In Parker v. Kinsman & Tr. 8 Mass. R. 486, it was held, that where goods were thus conveyed to an assignee, in trust, the creditors not being parties, the assignee was chargeable as trustee of the attaching creditor. But it proceeded on the ground, that the title of the assignee was good against the assignor, and that the assignee had the actual custody and possession of the goods, and so by force of the terms of the trustee law, the goods stood charged by the attachment. It created a specific lien in the goods, as if specifically attached. So it was held in a later case, Burlingame v. Bell, 16 Mass. R. 318. They proceed on the ground that the goods are specifically attached, and charged with a legal lien, and the law provides, that the goods themselves may be surrendered by the trustee to answer the attachment. But we think it a very different case, when the goods are never within the jurisdiction of the State, nor liable to attachment, and when as well in equity as in law, they are already charged for the payment of the debts of the owner, by a proceeding good and valid where it took place, and where the property is held.

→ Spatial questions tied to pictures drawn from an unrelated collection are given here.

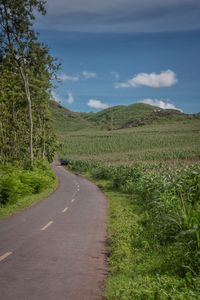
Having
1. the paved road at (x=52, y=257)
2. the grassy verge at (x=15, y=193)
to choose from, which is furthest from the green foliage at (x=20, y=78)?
the paved road at (x=52, y=257)

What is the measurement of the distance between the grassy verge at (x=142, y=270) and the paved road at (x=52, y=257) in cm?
32

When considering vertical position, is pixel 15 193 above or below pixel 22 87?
below

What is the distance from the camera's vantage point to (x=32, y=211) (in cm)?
2278

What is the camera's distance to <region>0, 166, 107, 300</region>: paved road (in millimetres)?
8805

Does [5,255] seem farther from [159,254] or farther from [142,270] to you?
[159,254]

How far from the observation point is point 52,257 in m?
11.8

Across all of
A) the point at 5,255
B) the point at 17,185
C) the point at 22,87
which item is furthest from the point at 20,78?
the point at 5,255

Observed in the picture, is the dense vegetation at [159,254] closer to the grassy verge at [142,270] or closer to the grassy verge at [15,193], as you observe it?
the grassy verge at [142,270]

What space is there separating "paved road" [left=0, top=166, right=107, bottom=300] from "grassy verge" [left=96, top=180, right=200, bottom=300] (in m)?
0.32

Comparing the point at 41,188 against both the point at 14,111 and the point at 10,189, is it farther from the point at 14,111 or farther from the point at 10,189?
the point at 14,111

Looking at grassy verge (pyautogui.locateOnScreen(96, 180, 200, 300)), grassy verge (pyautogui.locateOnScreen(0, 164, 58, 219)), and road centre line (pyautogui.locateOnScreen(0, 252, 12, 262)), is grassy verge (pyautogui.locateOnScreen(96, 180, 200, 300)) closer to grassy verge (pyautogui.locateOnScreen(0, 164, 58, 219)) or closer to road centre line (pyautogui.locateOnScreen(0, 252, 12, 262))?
road centre line (pyautogui.locateOnScreen(0, 252, 12, 262))

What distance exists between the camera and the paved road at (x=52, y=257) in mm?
8805

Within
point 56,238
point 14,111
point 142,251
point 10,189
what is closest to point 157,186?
point 10,189

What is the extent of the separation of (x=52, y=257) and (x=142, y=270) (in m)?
2.65
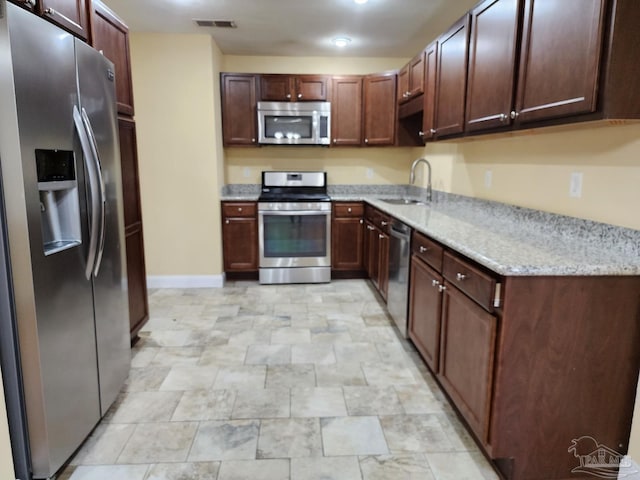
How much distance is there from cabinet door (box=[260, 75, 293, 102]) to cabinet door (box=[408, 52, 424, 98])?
1306 mm

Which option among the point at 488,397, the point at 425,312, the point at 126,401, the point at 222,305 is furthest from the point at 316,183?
the point at 488,397

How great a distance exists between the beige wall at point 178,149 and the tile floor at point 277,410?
1094 mm

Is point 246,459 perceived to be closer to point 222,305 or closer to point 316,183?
point 222,305

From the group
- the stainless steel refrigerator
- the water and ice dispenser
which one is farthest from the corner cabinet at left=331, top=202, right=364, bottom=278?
the water and ice dispenser

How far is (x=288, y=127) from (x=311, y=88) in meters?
0.48

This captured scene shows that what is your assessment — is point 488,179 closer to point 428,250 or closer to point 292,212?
point 428,250

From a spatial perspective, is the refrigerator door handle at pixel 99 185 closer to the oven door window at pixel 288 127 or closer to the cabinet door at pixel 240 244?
the cabinet door at pixel 240 244

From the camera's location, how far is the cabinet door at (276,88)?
176 inches

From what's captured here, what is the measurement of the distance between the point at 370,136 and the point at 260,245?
169 cm

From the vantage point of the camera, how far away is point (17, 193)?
4.77 ft

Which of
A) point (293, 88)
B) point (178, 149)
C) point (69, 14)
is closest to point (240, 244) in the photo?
point (178, 149)

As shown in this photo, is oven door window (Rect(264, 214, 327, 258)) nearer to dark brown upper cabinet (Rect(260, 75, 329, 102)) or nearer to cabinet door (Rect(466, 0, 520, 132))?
dark brown upper cabinet (Rect(260, 75, 329, 102))

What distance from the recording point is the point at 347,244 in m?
4.61

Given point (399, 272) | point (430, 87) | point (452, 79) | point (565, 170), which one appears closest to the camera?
point (565, 170)
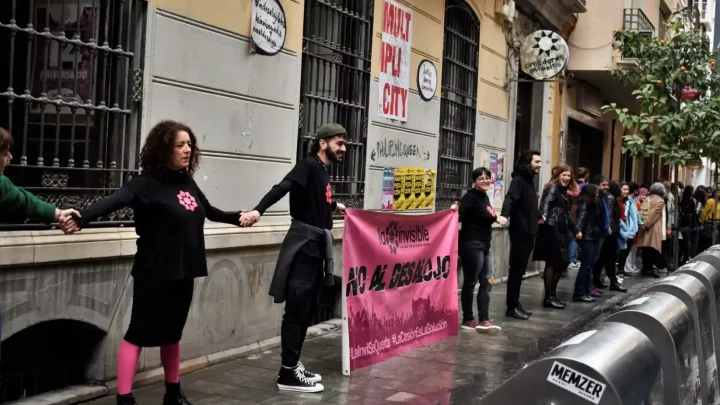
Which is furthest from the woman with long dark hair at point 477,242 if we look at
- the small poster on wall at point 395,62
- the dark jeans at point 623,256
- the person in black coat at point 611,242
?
the dark jeans at point 623,256

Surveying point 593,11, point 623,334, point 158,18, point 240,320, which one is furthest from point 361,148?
point 593,11

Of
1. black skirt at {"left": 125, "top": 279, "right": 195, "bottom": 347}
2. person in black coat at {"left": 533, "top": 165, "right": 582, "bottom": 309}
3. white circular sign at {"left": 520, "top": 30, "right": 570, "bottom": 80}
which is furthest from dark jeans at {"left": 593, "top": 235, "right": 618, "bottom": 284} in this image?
black skirt at {"left": 125, "top": 279, "right": 195, "bottom": 347}

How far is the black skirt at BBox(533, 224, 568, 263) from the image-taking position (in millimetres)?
11000

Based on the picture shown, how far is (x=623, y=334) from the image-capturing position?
2.90m

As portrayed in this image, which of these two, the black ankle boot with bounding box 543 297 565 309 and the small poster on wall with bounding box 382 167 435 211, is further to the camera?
the black ankle boot with bounding box 543 297 565 309

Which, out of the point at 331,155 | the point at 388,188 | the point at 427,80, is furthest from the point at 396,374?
the point at 427,80

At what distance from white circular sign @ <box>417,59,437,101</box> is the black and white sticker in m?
8.94

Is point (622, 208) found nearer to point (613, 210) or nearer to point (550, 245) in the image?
point (613, 210)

It would be a very different question if it related to goods situated in this Commonwealth, claimed by such an assignment made in another State, and attached by a creditor, a citizen of this State ; or if it were a debt due from a citizen of this State, claimed by assignees, on the one side, and by a trustee attachment by a citizen of this State, on the other.

Were it not, that the law on this whole subject is now altered by legislative enactment, it might be useful to revise all the decisions upon it, and to endeavour to extract from them a uniform system. As it is, I will allude to a few only.

In Fall River Iron Works v. Croade & Tr. 15 Pick. 11, it was held, that an assignment made in another State, though it might be valid to pass property in the State where made, would not be such an assignment of a debt due from a citizen of this State as to defeat an attachment, subsequently made, by a citizen of this State.

The authority of this case has been sometimes called in question ; but I am not aware that it has been overruled.

In Whipple v. Thayer, 16 Pick. 25, and Daniels v. Willard, 16 Pick. 36, it was held that an assignment made in another State, valid by the laws of that State, was sufficient to transfer personal property, being at the time within the jurisdiction of this State, as against an attachment made by a citizen of the State where the assignment was made.

Burlock v. Taylor & Tr. 16 Pick. 335, was in fact decided upon the same ground. The point now under consideration was alluded to, as one undecided, and not necessarily arising in that case. I believe the fact to be, that the case of Fall River Iron Works v. Croade, was not then published ; it was not cited in the argument or alluded to in the opinion.

In Newman v. Bagley & Tr. 16 Pick. 570, it is intimated as the general rule, that an assignment valid by the laws of the place where it is made, and where the assignor has his domicil, will be supported here. The point is not discussed, and the cause was decided on the ground, that as the case stood before the Court, on the trustee’s answer, the assignment must be deemed valid by the law of Massachusetts.

In the case of Osborn v. Adams, in Berkshire, it was held that a voluntary assignment in another State, ancillary to a commission of insolvency under a statute local in its operation, was not sufficient to pass real estate in this Commonwealth, so as to defeat the title of a subsequent attaching creditor. It proceeded on the ground, that there was no sufficient legal consideration for the conveyance, to give it effect against the attachment of a creditor of the grantor.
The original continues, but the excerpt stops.